# Vario micro and macro adjustment



## the_partisan (Feb 29, 2016)

I noticed that 1 macro click on a Vario isn't quite equal to the full range of micro clicks as stated in the manual. So 4Z is actually finer than 5A.

I ran into this when I did a brew at 6D which was slightly underextracted. Then I tried again at 5L which ended up with the same TDS. Going by the formula 5*x+4 = 6*x + 12, it means x is roughly 8, meaning one macro step is roughly equal to 8 micro step. It might just be that x is actually larger value, such as 10-14, but it's definitely not 26. Now this isn't very scientific since I have only done one test by coincidence, but I think it should give a rough idea about how many micro clicks equal 1 macro click. Has anyone successfully done a mapping?


----------



## PPapa (Oct 24, 2015)

Are you confident you could reproduce the same TDS in two brews with the same grind setting?
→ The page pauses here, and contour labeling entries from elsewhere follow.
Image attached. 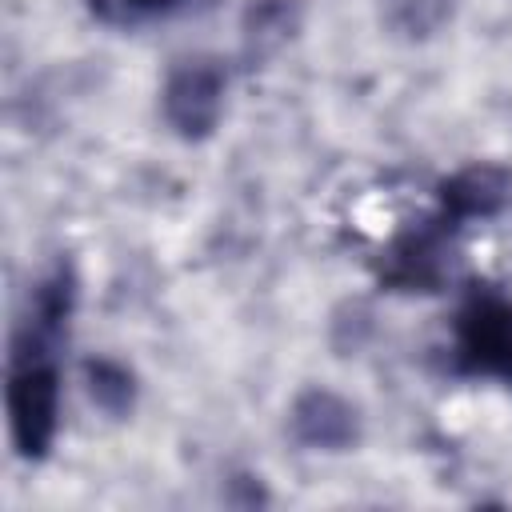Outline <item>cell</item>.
I'll use <instances>...</instances> for the list:
<instances>
[{
  "label": "cell",
  "mask_w": 512,
  "mask_h": 512,
  "mask_svg": "<svg viewBox=\"0 0 512 512\" xmlns=\"http://www.w3.org/2000/svg\"><path fill=\"white\" fill-rule=\"evenodd\" d=\"M72 312H76V272L68 260H56L32 284L8 352V384H4L8 436L16 456L28 464L44 460L60 432V348L68 344Z\"/></svg>",
  "instance_id": "1"
},
{
  "label": "cell",
  "mask_w": 512,
  "mask_h": 512,
  "mask_svg": "<svg viewBox=\"0 0 512 512\" xmlns=\"http://www.w3.org/2000/svg\"><path fill=\"white\" fill-rule=\"evenodd\" d=\"M452 360L464 376H488L512 388V300L476 292L456 312Z\"/></svg>",
  "instance_id": "2"
},
{
  "label": "cell",
  "mask_w": 512,
  "mask_h": 512,
  "mask_svg": "<svg viewBox=\"0 0 512 512\" xmlns=\"http://www.w3.org/2000/svg\"><path fill=\"white\" fill-rule=\"evenodd\" d=\"M228 72L216 56L176 60L160 88V112L180 140H208L224 112Z\"/></svg>",
  "instance_id": "3"
},
{
  "label": "cell",
  "mask_w": 512,
  "mask_h": 512,
  "mask_svg": "<svg viewBox=\"0 0 512 512\" xmlns=\"http://www.w3.org/2000/svg\"><path fill=\"white\" fill-rule=\"evenodd\" d=\"M452 236L456 228L444 220V216H428L420 224H412L408 232H400L384 260H380V280L388 288H400V292H436L440 280H444V256L452 248Z\"/></svg>",
  "instance_id": "4"
},
{
  "label": "cell",
  "mask_w": 512,
  "mask_h": 512,
  "mask_svg": "<svg viewBox=\"0 0 512 512\" xmlns=\"http://www.w3.org/2000/svg\"><path fill=\"white\" fill-rule=\"evenodd\" d=\"M288 436L308 452H348L360 440V412L332 388H304L288 408Z\"/></svg>",
  "instance_id": "5"
},
{
  "label": "cell",
  "mask_w": 512,
  "mask_h": 512,
  "mask_svg": "<svg viewBox=\"0 0 512 512\" xmlns=\"http://www.w3.org/2000/svg\"><path fill=\"white\" fill-rule=\"evenodd\" d=\"M512 196V172L500 164H468L452 172L436 192V216H444L456 232L472 220L496 216Z\"/></svg>",
  "instance_id": "6"
},
{
  "label": "cell",
  "mask_w": 512,
  "mask_h": 512,
  "mask_svg": "<svg viewBox=\"0 0 512 512\" xmlns=\"http://www.w3.org/2000/svg\"><path fill=\"white\" fill-rule=\"evenodd\" d=\"M84 384H88L92 404L100 412H108L112 420H124L136 404V376L112 356H92L84 364Z\"/></svg>",
  "instance_id": "7"
},
{
  "label": "cell",
  "mask_w": 512,
  "mask_h": 512,
  "mask_svg": "<svg viewBox=\"0 0 512 512\" xmlns=\"http://www.w3.org/2000/svg\"><path fill=\"white\" fill-rule=\"evenodd\" d=\"M288 32H292V4H284V0H252L248 4V12H244L248 52L264 56L280 40H288Z\"/></svg>",
  "instance_id": "8"
},
{
  "label": "cell",
  "mask_w": 512,
  "mask_h": 512,
  "mask_svg": "<svg viewBox=\"0 0 512 512\" xmlns=\"http://www.w3.org/2000/svg\"><path fill=\"white\" fill-rule=\"evenodd\" d=\"M452 16V0H384V20L404 36H432Z\"/></svg>",
  "instance_id": "9"
},
{
  "label": "cell",
  "mask_w": 512,
  "mask_h": 512,
  "mask_svg": "<svg viewBox=\"0 0 512 512\" xmlns=\"http://www.w3.org/2000/svg\"><path fill=\"white\" fill-rule=\"evenodd\" d=\"M184 0H88V8L104 20V24H140L148 16H164L172 8H180Z\"/></svg>",
  "instance_id": "10"
}]
</instances>
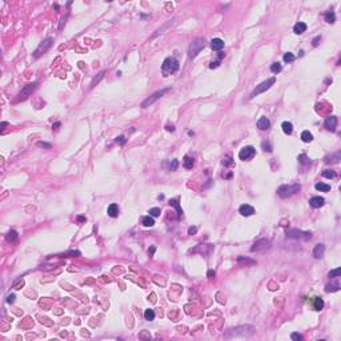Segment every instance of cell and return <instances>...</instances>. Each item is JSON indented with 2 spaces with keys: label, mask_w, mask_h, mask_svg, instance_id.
Returning a JSON list of instances; mask_svg holds the SVG:
<instances>
[{
  "label": "cell",
  "mask_w": 341,
  "mask_h": 341,
  "mask_svg": "<svg viewBox=\"0 0 341 341\" xmlns=\"http://www.w3.org/2000/svg\"><path fill=\"white\" fill-rule=\"evenodd\" d=\"M256 330L255 327L252 325H241V327L231 328L224 333V338H233V337H245V336L253 334Z\"/></svg>",
  "instance_id": "obj_1"
},
{
  "label": "cell",
  "mask_w": 341,
  "mask_h": 341,
  "mask_svg": "<svg viewBox=\"0 0 341 341\" xmlns=\"http://www.w3.org/2000/svg\"><path fill=\"white\" fill-rule=\"evenodd\" d=\"M179 68H180V64H179V60L176 57H167L165 60L161 64V72H163V76H169L173 75L175 72H177Z\"/></svg>",
  "instance_id": "obj_2"
},
{
  "label": "cell",
  "mask_w": 341,
  "mask_h": 341,
  "mask_svg": "<svg viewBox=\"0 0 341 341\" xmlns=\"http://www.w3.org/2000/svg\"><path fill=\"white\" fill-rule=\"evenodd\" d=\"M301 189L300 184H289V185H281L277 189V195H279L281 199H287V197L293 196L295 193H297Z\"/></svg>",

Might be due to a brewing technique rather than the grinder.

No idea RE: Vario though.


----------



## the_partisan (Feb 29, 2016)

PPapa said:


> Are you confident you could reproduce the same TDS in two brews with the same grind setting?
> 
> Might be due to a brewing technique rather than the grinder.
> 
> No idea RE: Vario though.


My brews in same grind setting are usually +-0.02 TDS, so yes. I think each macro adjustment moves the burrs some amount, and so does each micro adjustment. However the micro adjustment is more like 1/8-1/10th of the macro rather than exactly 1/26th, resulting in quite confusing grind settings..


----------